» Celebrating Ahmedabad’s World Heritage Inscription
01.09.2017 - ODG

Celebrating Ahmedabad’s World Heritage Inscription

Before a fervent audience, UNESCO Director-General Irina Bokova presented the certificate of inscription of the Historic City of Ahmedabad on the World Heritage List, the first urban center in India to be inscribed, on 1 September 2017.

“The beauty of Ahmedabad is breathtaking, but the significance of this city lies beyond the physical beauty of its architectural heritage – it lies in its historical symbolism of religious tolerance and peaceful coexistance. The harmony it embraces through its diversity tells a story of religious and cultural exchange and dialogue,” said the Director-General.

Inscribed on the World Heritage List in July 2017, the walled city founded by Sultan Ahmad Shah in the 15th century, on the eastern bank of the Sabarmati river, presents a rich architectural heritage of mosques, densely packed traditional houses in gated street, as well as Hindu and Jain temples from a later period. 

“We understand that with the World Heritage recognition for the City, greater responsibility has fallen on us to conserve and preserve the heritage value associated it,” said the Chief Minister of Gujarat Shri Vijay Rupani. “We are firmly committed to ensure the authenticity, integrity and conservation of the Historic City of Ahmedabad as required by the UNESCO. I am sure that this first World Heritage City inscription from India will usher urban heritage conservation movement in India in a big way.”

The Mayor of Ahmedabad, Shri Gautam Shah, affirmed that the city “wants to be a standard to be followed for conservation and management. We should leave no stone unturned to safeguard the outstanding universal value of the city.”

Ms Sujata Prasad, Additional Secretary to Minister of Culture of the Government of India said that “the world heritage recognition was a living testimony to the multiculturalism of the city and will revitalize our approach to conservation,» noting the need for a paradigm shift to protect cities and save them from encroachment and unplanned settlement.”

Accompanied by cultural heritage expert Profesor Ravindra Varavada and local authorities, the Director-General toured the Bhadra Fort and Sidi Sayeed Mosque, characteristic of Indo-Islamic architecture.

«At a time when all societies are looking for new ays to foster sustainable development, boost innovation and build inclusive societies, we must harness the role of culture and heritage to strengthen the social contract, to create jobs, and most importantly, to celebrate dignity and diversity, » said Ms Bokova.

In presenting the World Heritage Certificate, the Director-General also recalled that Ahmedabad was the landmark city from where Mahatma Gandhi launched his struggle for freedom. Ms Bokova visited the Sabarmati Ashram Preservation and Memorial Trust – the site of Gandhi’s first ashram founded in 1915, where she viewed one of the largest collections of his original manuscripts, with some 35,000 catalogued items.
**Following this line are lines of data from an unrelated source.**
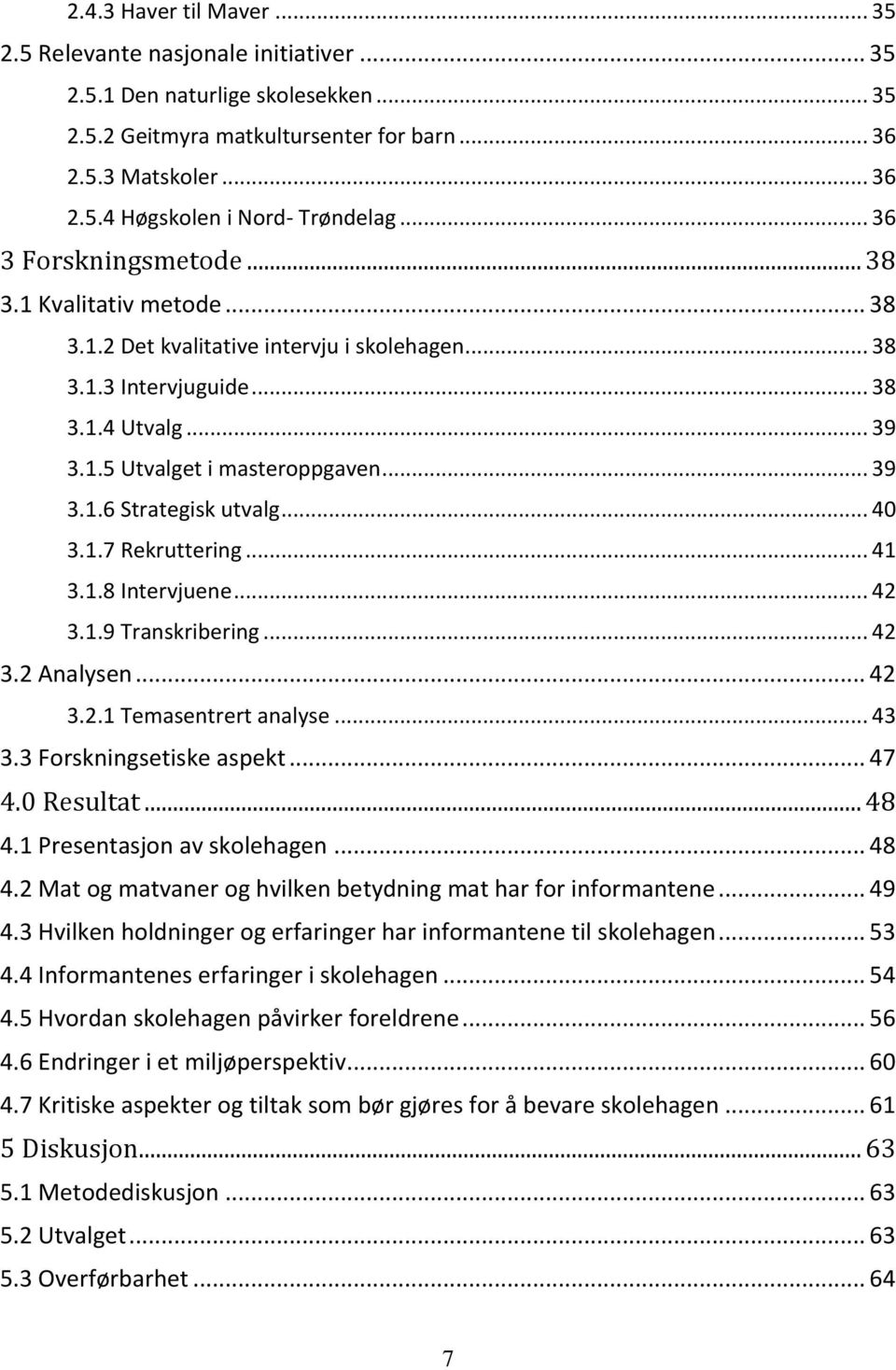 2.4.3 Haver til Maver ... 35
2.5 Relevante nasjonale initiativer ... 35
2.5.1 Den naturlige skolesekken ... 35
2.5.2 Geitmyra matkultursenter for barn ... 36
2.5.3 Matskoler ... 36
2.5.4 Høgskolen i Nord- Trøndelag ... 36
3 Forskningsmetode ... 38
3.1 Kvalitativ metode ... 38
3.1.2 Det kvalitative intervju i skolehagen ... 38
3.1.3 Intervjuguide ... 38
3.1.4 Utvalg ... 39
3.1.5 Utvalget i masteroppgaven ... 39
3.1.6 Strategisk utvalg ... 40
3.1.7 Rekruttering ... 41
3.1.8 Intervjuene ... 42
3.1.9 Transkribering ... 42
3.2 Analysen ... 42
3.2.1 Temasentrert analyse ... 43
3.3 Forskningsetiske aspekt ... 47
4.0 Resultat ... 48
4.1 Presentasjon av skolehagen ... 48
4.2 Mat og matvaner og hvilken betydning mat har for informantene ... 49
4.3 Hvilken holdninger og erfaringer har informantene til skolehagen ... 53
4.4 Informantenes erfaringer i skolehagen ... 54
4.5 Hvordan skolehagen påvirker foreldrene ... 56
4.6 Endringer i et miljøperspektiv ... 60
4.7 Kritiske aspekter og tiltak som bør gjøres for å bevare skolehagen ... 61
5 Diskusjon ... 63
5.1 Metodediskusjon ... 63
5.2 Utvalget ... 63
5.3 Overførbarhet ... 64

7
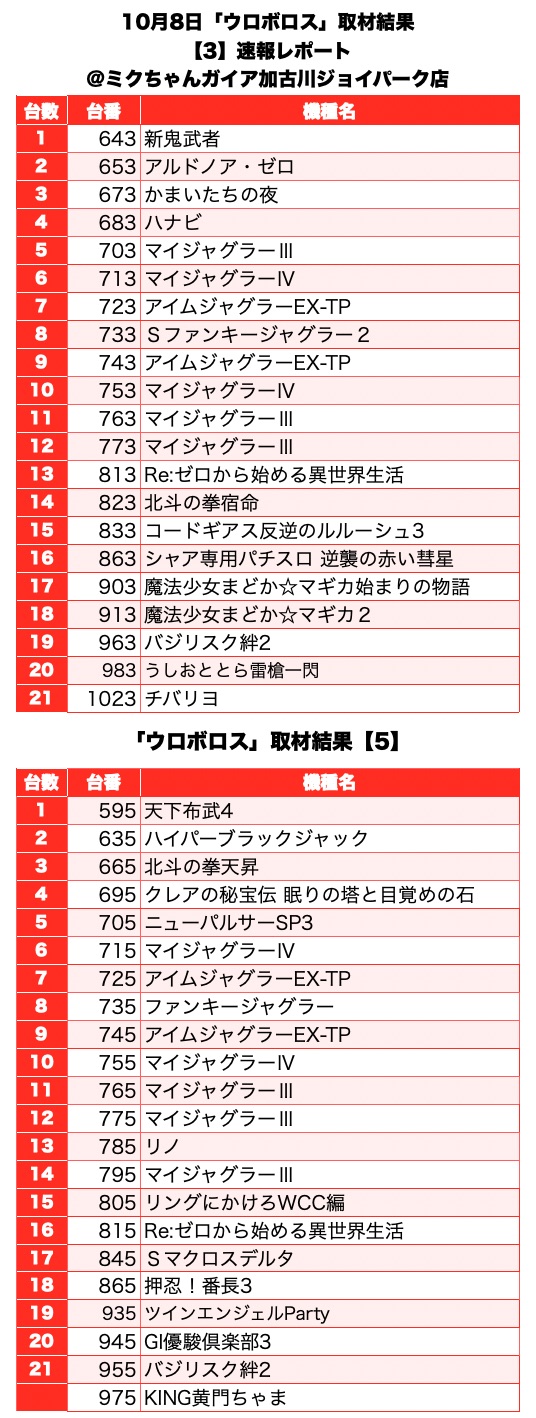 10月8日「ウロボロス」取材結果
【3】速報レポート
@ミクちゃんガイア加古川ジョイパーク店

| 台数 | 台番 | 機種名 |
|---|---|---|
| 1 | 643 | 新鬼武者 |
| 2 | 653 | アルドノア・ゼロ |
| 3 | 673 | かまいたちの夜 |
| 4 | 683 | ハナビ |
| 5 | 703 | マイジャグラーIII |
| 6 | 713 | マイジャグラーIV |
| 7 | 723 | アイムジャグラーEX-TP |
| 8 | 733 | Ｓファンキージャグラー２ |
| 9 | 743 | アイムジャグラーEX-TP |
| 10 | 753 | マイジャグラーIV |
| 11 | 763 | マイジャグラーIII |
| 12 | 773 | マイジャグラーIII |
| 13 | 813 | Re:ゼロから始める異世界生活 |
| 14 | 823 | 北斗の拳宿命 |
| 15 | 833 | コードギアス反逆のルルーシュ3 |
| 16 | 863 | シャア専用パチスロ 逆襲の赤い彗星 |
| 17 | 903 | 魔法少女まどか☆マギカ始まりの物語 |
| 18 | 913 | 魔法少女まどか☆マギカ２ |
| 19 | 963 | バジリスク絆2 |
| 20 | 983 | うしおととら雷槍一閃 |
| 21 | 1023 | チバリヨ |

「ウロボロス」取材結果【5】

| 台数 | 台番 | 機種名 |
|---|---|---|
| 1 | 595 | 天下布武4 |
| 2 | 635 | ハイパーブラックジャック |
| 3 | 665 | 北斗の拳天昇 |
| 4 | 695 | クレアの秘宝伝 眠りの塔と目覚めの石 |
| 5 | 705 | ニューパルサーSP3 |
| 6 | 715 | マイジャグラーIV |
| 7 | 725 | アイムジャグラーEX-TP |
| 8 | 735 | ファンキージャグラー |
| 9 | 745 | アイムジャグラーEX-TP |
| 10 | 755 | マイジャグラーIV |
| 11 | 765 | マイジャグラーIII |
| 12 | 775 | マイジャグラーIII |
| 13 | 785 | リノ |
| 14 | 795 | マイジャグラーIII |
| 15 | 805 | リングにかけろWCC編 |
| 16 | 815 | Re:ゼロから始める異世界生活 |
| 17 | 845 | Ｓマクロスデルタ |
| 18 | 865 | 押忍！番長3 |
| 19 | 935 | ツインエンジェルParty |
| 20 | 945 | GI優駿倶楽部3 |
| 21 | 955 | バジリスク絆2 |
|  | 975 | KING黄門ちゃま |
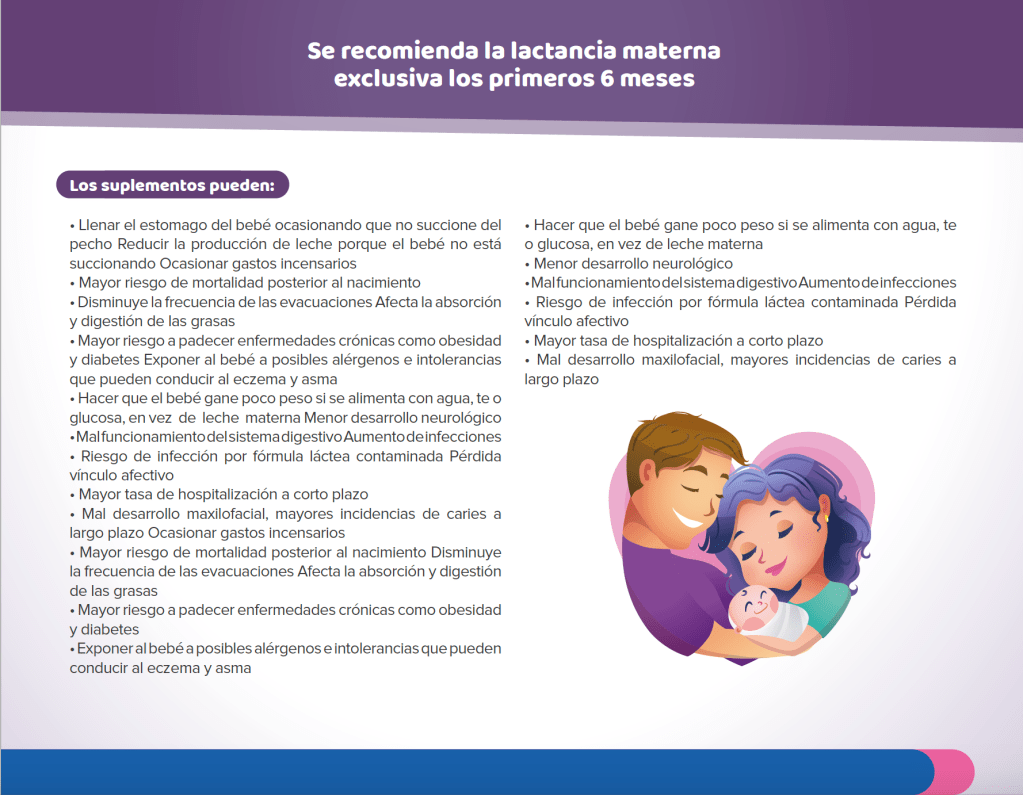 Se recomienda la lactancia materna exclusiva los primeros 6 meses

Los suplementos pueden:

• Llenar el estomago del bebé ocasionando que no succione del pecho Reducir la producción de leche porque el bebé no está succionando Ocasionar gastos incensarios
• Mayor riesgo de mortalidad posterior al nacimiento
• Disminuye la frecuencia de las evacuaciones Afecta la absorción y digestión de las grasas
• Mayor riesgo a padecer enfermedades crónicas como obesidad y diabetes Exponer al bebé a posibles alérgenos e intolerancias que pueden conducir al eczema y asma
• Hacer que el bebé gane poco peso si se alimenta con agua, te o glucosa, en vez de leche materna Menor desarrollo neurológico
• Mal funcionamiento del sistema digestivo Aumento de infecciones
• Riesgo de infección por fórmula láctea contaminada Pérdida vínculo afectivo
• Mayor tasa de hospitalización a corto plazo
• Mal desarrollo maxilofacial, mayores incidencias de caries a largo plazo Ocasionar gastos incensarios
• Mayor riesgo de mortalidad posterior al nacimiento Disminuye la frecuencia de las evacuaciones Afecta la absorción y digestión de las grasas
• Mayor riesgo a padecer enfermedades crónicas como obesidad y diabetes
• Exponer al bebé a posibles alérgenos e intolerancias que pueden conducir al eczema y asma

• Hacer que el bebé gane poco peso si se alimenta con agua, te o glucosa, en vez de leche materna
• Menor desarrollo neurológico
• Mal funcionamiento del sistema digestivo Aumento de infecciones
• Riesgo de infección por fórmula láctea contaminada Pérdida vínculo afectivo
• Mayor tasa de hospitalización a corto plazo
• Mal desarrollo maxilofacial, mayores incidencias de caries a largo plazo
The Ashram has also developed the Gandhi Heritage Portal, the largest online, open source digital archive on Gandhi’s life and thoughts.

On 2 September, the Director-General travelled to Patan, Gujarat, where she visited the World Heritage site of Rani-ki- Vav (the Queen's Stepwell), inscribed in 2014. She witnessed the magnificent artistic craftsmanship and scientific mastery of this distinctive form of subterranean water architecture, dating back to the 11th century, which was only restored in its original dimension in the 1970s, through careful excavation, desilting and removal of debris by the Archaeological Survey of India. The 27-meter deep well is adorned at every storey with intricate and graceful carvings of religious and mythological sculptures. The Director-General paid tribute to authorities, affirming "that a time when our planet is under pressure and our common future depends on our ability to protect and manage our resources sustainably, Rani-ki-Vav tells the story of humanity's interconnected relationship with mother nature."

In Patan, the Director-General also visited the Modhera Sun Temple, dating back to the 11th century, as well as Patola House, dedicated to preserve and protect the ancient art of Double Ikat Patan Patola. Here, master weavers have been passing on the art of this specific Gujarati silk dyeing and weaving technique from one generation to the next over the centuries, and sharing their know-how through training workshops and festivals abroad.